What is asked: Arrange the entries as a numbered list, leaving out blank lines, starting at the line that contains "Considering what is" and ending after the line that contains "6.63 metres".

Data entries:
──────────────────────────────
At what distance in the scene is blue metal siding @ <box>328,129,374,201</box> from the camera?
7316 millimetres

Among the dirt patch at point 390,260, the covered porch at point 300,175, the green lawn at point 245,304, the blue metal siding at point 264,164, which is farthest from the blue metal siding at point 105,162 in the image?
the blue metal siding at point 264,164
──────────────────────────────
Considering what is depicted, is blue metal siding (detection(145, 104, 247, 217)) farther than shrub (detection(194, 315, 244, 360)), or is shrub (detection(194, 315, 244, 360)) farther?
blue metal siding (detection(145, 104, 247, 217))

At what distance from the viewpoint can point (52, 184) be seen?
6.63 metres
──────────────────────────────
The completed task:
1. Considering what is depicted, is blue metal siding (detection(145, 104, 247, 217)) farther than shrub (detection(194, 315, 244, 360)), or is shrub (detection(194, 315, 244, 360)) farther?
2. blue metal siding (detection(145, 104, 247, 217))
3. At what distance from the viewpoint can point (52, 184) be seen?
4. 6.63 metres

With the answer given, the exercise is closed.